SUPPLIED TEXT:
........
Documents in public repositories are accessible without authentication. Additionally, individual documents (even in private repositories) can be shared via time-limited or permanent share links.

Public Repository Access¶

Public repositories allow unauthenticated access to: - Rendered document content - File tree navigation - Revision history (view only) - Raw markdown download

Public repositories do not allow unauthenticated: - Proposal creation - Review submission - Settings changes - Member management

For sharing specific documents from private repositories:

scribegate.dev/s/sl_abc123def456...     # Share link (short URL, opaque token with sl_ prefix)

Share links are: - Created by users with Contributor role or above - Scoped to a single document — at a specific revision (pinned) or always the latest (live) - Time-limited with configurable expiry (default: 7 days, max: 365 days, or permanent) - Revocable by the creator or any repository Admin - Read-only (no editing, no authentication, no account required to view) - Audited (create/revoke/access events logged with IP)

Implementation¶

Token format. Tokens use the sl_ prefix followed by 32 random bytes encoded as URL-safe Base64 with padding stripped. Mirrors the sg_ API token scheme.

Token storage. Tokens are SHA-256 hashed before storage; the raw token is shown once at creation time and never again. A display-only TokenPrefix (first 8 chars) is stored for UI listings — enough to distinguish links in a list, not enough to reconstruct the secret.

Validation flow. The public resolver endpoint hashes the incoming token and looks up by hash. Because lookup is on a unique indexed hash column, comparison is timing-safe by construction. Revoked and expired links return 410 Gone with REVOKED or EXPIRED error codes.

Rate limiting. The anonymous resolver endpoint (GET /api/v1/shares/{token}) has a dedicated rate-limit bucket (100 requests/minute per IP) to frustrate token enumeration without impacting legitimate repeat views.

Endpoints.

POST   /api/v1/repositories/{owner}/{slug}/shares          # Create link [auth, contributor+]
GET    /api/v1/repositories/{owner}/{slug}/shares          # List links (repo-wide or ?path=)
DELETE /api/v1/repositories/{owner}/{slug}/shares/{id}     # Revoke (creator or repo admin)
GET    /api/v1/shares/{token}                              # Public resolver [anonymous, rate-limited]

The SPA serves /s/:token as a read-only document view that consumes the public resolver and renders the markdown with a banner showing the source repository and expiry.

Access counting. Each successful resolve updates LastAccessedAt and increments AccessCount as a best-effort side-effect; failures to write don't break the read. An audit event (share_link.accessed) is always logged with the viewer's IP.

Revisions. If RevisionId is null the link resolves to the document's current revision, so the link stays "live" as the document evolves. Setting RevisionId pins the link to a specific historic version — useful for sharing a "as of review" snapshot.

Authenticated Document Fetching¶

For programmatic access (CI/CD, AI agents, scripts), documents are fetchable via API with authentication:

# Fetch rendered HTML
curl -H "Authorization: Bearer $TOKEN" \
  https://scribegate.dev/api/v1/repositories/acme-corp/handbook/documents/onboarding.md

# Fetch raw markdown (same route; content is returned as markdown)
........
TASK 1:
In the share-link documentation, what is the default expiry of a share link?
TASK 2:
Extend the share-link documentation onward from its final line.

PROVIDED RECORDS:
........
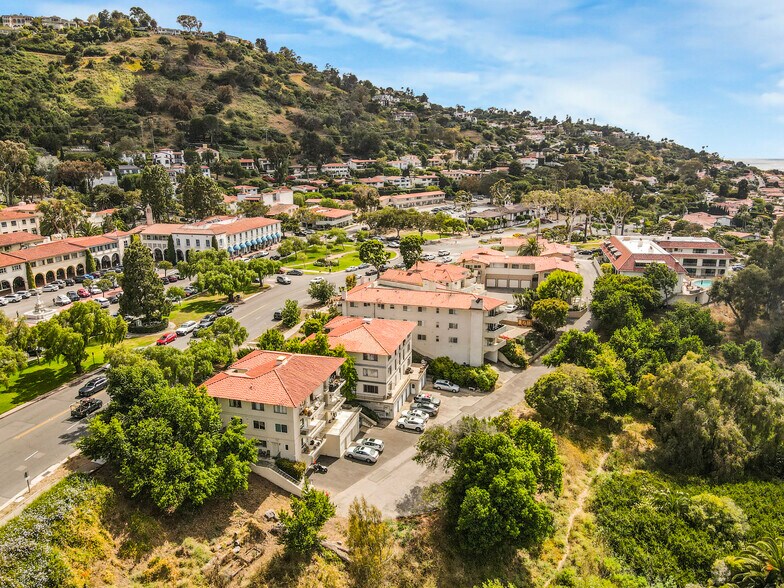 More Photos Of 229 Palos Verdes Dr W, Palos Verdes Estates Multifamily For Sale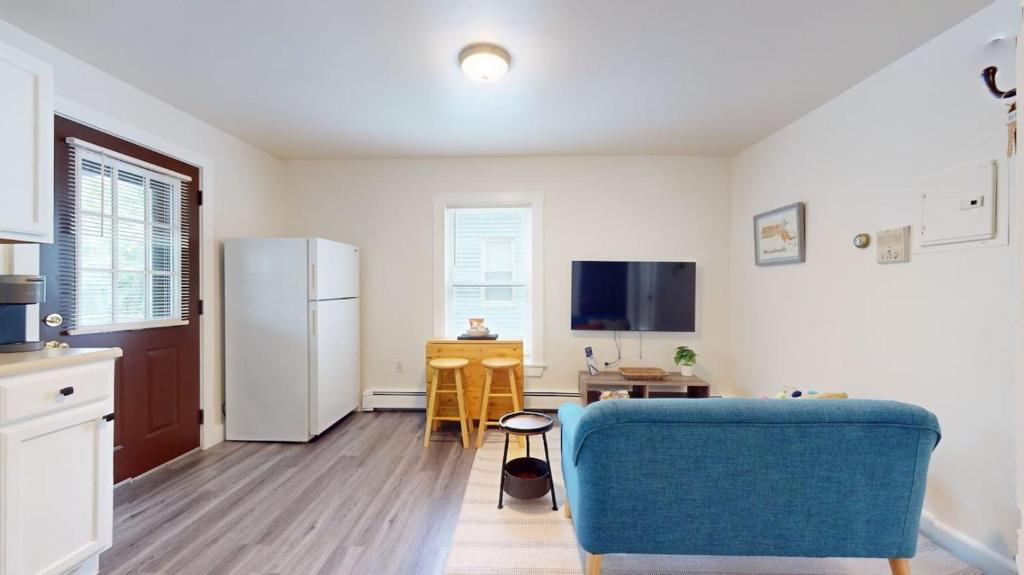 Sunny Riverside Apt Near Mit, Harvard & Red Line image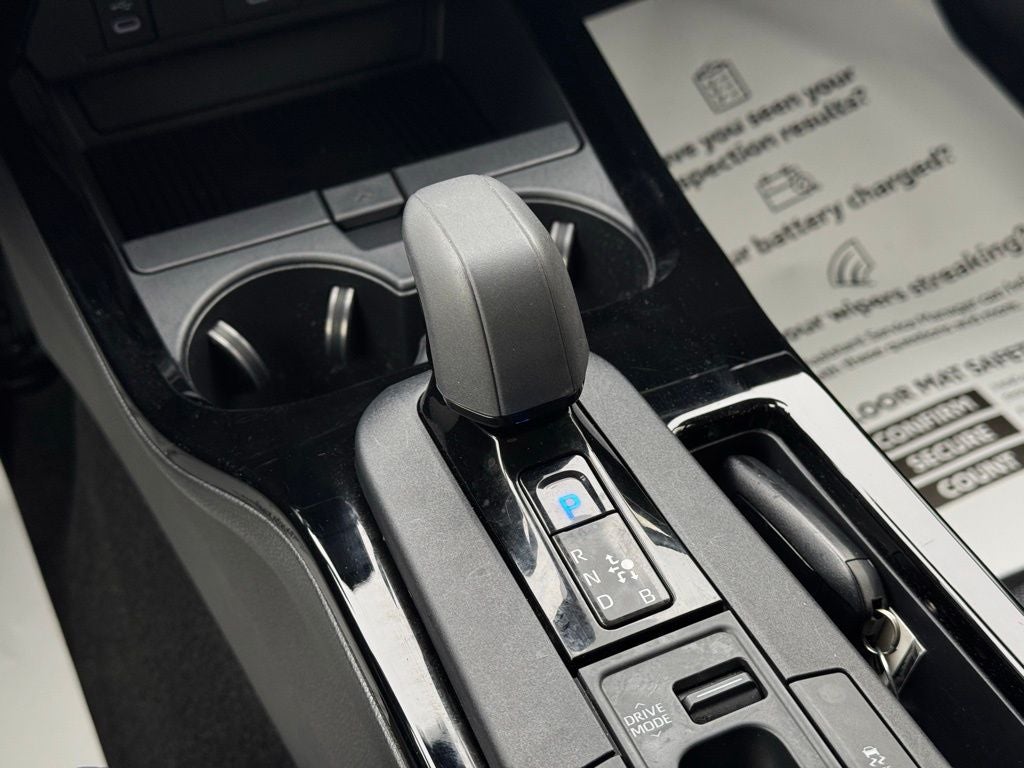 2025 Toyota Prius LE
........
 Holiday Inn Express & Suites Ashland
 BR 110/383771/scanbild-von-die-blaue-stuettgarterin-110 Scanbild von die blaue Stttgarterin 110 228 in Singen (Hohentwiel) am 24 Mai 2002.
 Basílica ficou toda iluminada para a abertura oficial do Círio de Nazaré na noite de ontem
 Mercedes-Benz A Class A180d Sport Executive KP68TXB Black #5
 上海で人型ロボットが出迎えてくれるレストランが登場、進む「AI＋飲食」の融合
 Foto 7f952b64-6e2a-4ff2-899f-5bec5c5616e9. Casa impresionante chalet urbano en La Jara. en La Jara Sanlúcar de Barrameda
........
RESPONSE 1:
Seven days.

RESPONSE 2:
curl -H "Authorization: Bearer $TOKEN" \
  https://scribegate.dev/api/v1/repositories/acme-corp/handbook/documents/onboarding.md

# Fetch with frontmatter metadata
curl -H "Authorization: Bearer $TOKEN" \
  https://scribegate.dev/api/v1/repositories/acme-corp/handbook/documents/onboarding.md?include=metadata

API tokens are long-lived, revocable credentials for programmatic access: - Created from the user's settings page - Have the same permissions as the user's role - Can be revoked at any time - Include an optional description ("CI pipeline", "My AI assistant") - The scopes field is reserved for future enforcement and is currently rejected when non-empty

4. CLI Tool (`sg`)¶

Decision¶

Scribegate ships a CLI tool (sg) for power users and AI agents. The CLI wraps the REST API and provides a gh-like experience for managing documents, proposals, and reviews from the terminal.

Design Principles¶

API-first. The CLI calls the same API as the web UI. No special server-side paths.
Auth is simple. sg auth login opens a browser for OAuth, or sg auth token accepts a PAT.
Output is parseable. JSON output via --json flag, human-friendly tables by default.
Agentic AI friendly. Every operation that can be done in the UI can be done via CLI, with structured output that AI agents can parse and act on.

Command Structure¶

Repository-scoped commands take owner/repo. As a convenience, a bare repo (no slash) is resolved against the authenticated caller's username — useful for personal repositories and scripting on self-hosted instances.

sg auth login                           # Authenticate (browser-based)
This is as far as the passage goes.